For 2021, scheduled deliveries are more than double the 2020 numbers and even though delays are expected with a pickup in scrapping this year, the outlook remains bleak.
“The tanker fleet has grown in 2020 with the delivery of 36 VLCCs, 29 suezmaxes and 18 aframaxes/LR2s. Ten panamaxes/LR1s and 63 MRs were added to the fleet as well. While these are by no means record deliveries, there was a significant drop in oil transportation demand and only very limited scrapping,” Poten & Partners wrote.
“The main underlying reasons for the weak start of the year are clear: low tanker demand combined with too many ships. Oil and tanker demand will remain challenging, at least through the first half of 2021 and maybe longer.”
In many countries, the Covid-19 pandemic is worse than it has ever been and some governments have reinstated travel bans, dampening oil demand. While several vaccines have been approved and production is starting to ramp up, the rollout of the vaccine is much slower than anticipated.

● **Dataset extract**
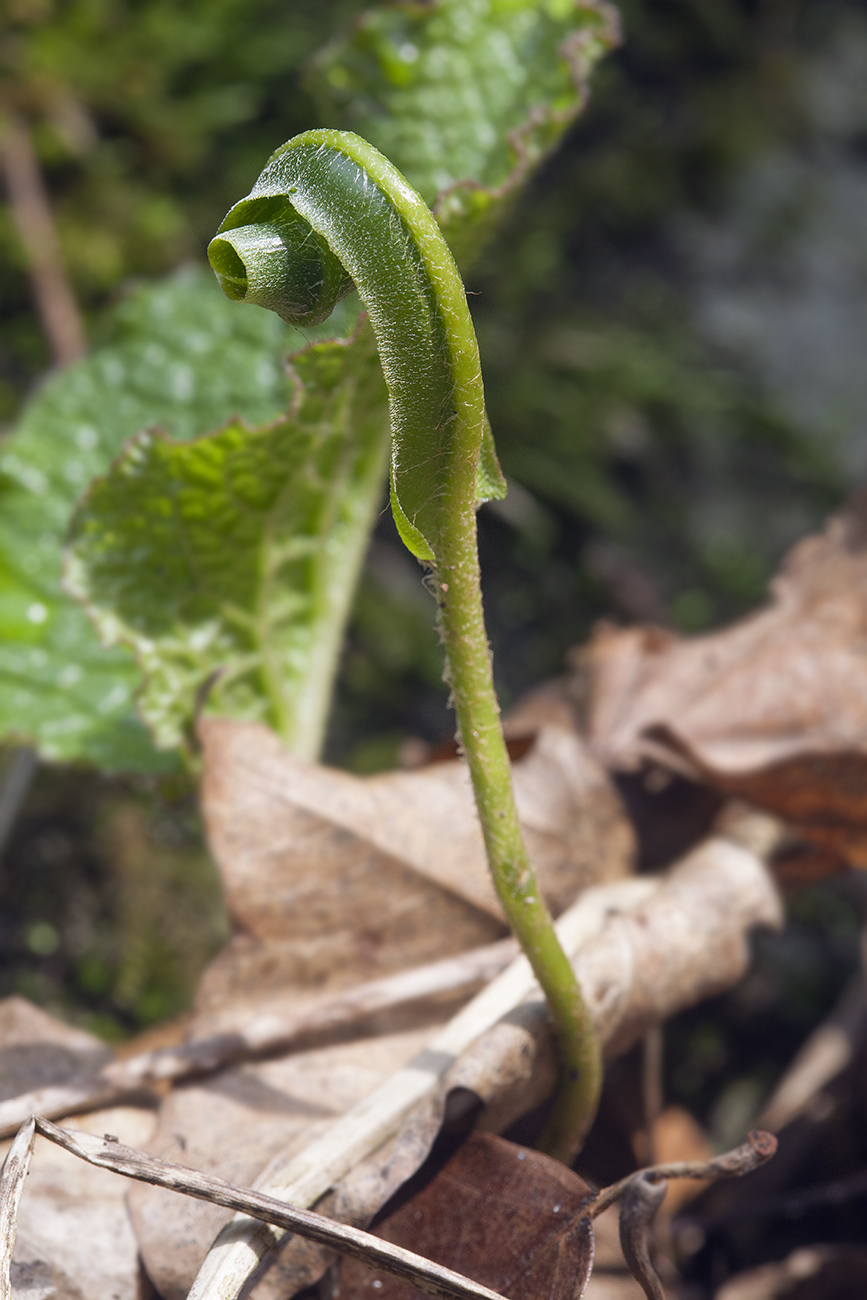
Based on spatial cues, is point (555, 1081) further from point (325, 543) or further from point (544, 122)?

* * *

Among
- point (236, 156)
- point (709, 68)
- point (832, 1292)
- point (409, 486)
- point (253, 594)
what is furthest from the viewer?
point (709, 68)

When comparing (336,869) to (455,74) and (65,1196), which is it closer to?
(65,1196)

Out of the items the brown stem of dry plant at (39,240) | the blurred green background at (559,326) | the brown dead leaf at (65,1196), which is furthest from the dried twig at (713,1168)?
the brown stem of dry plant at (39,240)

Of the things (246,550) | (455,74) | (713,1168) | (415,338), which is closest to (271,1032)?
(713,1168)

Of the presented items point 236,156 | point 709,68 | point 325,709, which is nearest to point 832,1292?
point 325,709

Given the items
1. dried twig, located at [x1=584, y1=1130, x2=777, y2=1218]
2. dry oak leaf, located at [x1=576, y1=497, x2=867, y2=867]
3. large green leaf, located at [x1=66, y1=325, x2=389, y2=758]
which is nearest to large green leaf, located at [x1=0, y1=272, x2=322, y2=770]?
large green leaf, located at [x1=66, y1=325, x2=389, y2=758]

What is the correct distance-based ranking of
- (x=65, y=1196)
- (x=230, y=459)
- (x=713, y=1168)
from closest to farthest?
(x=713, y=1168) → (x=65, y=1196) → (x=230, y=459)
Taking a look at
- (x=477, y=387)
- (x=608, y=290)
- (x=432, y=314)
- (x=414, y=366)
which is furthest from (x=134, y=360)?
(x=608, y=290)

● **Exercise instructions**
1 - According to the tanker market text, how many VLCCs joined the fleet in 2020?
2 - Continue the tanker market text from where it stops.

● **Results**
1 - 36

2 -
“Oil demand is still 4-6 million bpd below pre-pandemic levels and analysts don’t expect global oil demand to return to 2019 levels until sometime in 2022. We expected oil demand growth to be fairly slow in the first half of 2021, with possible acceleration in the second half of the year,” Poten & Partners stated.
An additional negative for the tanker shipping market is the overhang of floating storage. The number of ships utilised for crude oil and refined product storage has declined gradually since it reached a peak in the summer of 2020. The release of floating storage cuts back transportation demand and adds tonnage to the market.
“Oil supply may not come to the rescue of the tanker market, as Opec+ remains remarkably disciplined, and non-Opec producers have limited spare capacity to bring to market,” Poten & Partners said.
Some earnings, particularly in the crude oil segment, are tiptoeing on negative territory. Poten & Partners noted that VLCCs, suezmaxes and aframaxes have all shown negative TCE earnings on one or more of the benchmark routes.
“2021 is not off to a great start. Usually the winter months are good for tanker rates, but not this year. A review of the daily market rates shows low Worldscale assessments, which lead to very low TCE earnings,” the analyst said.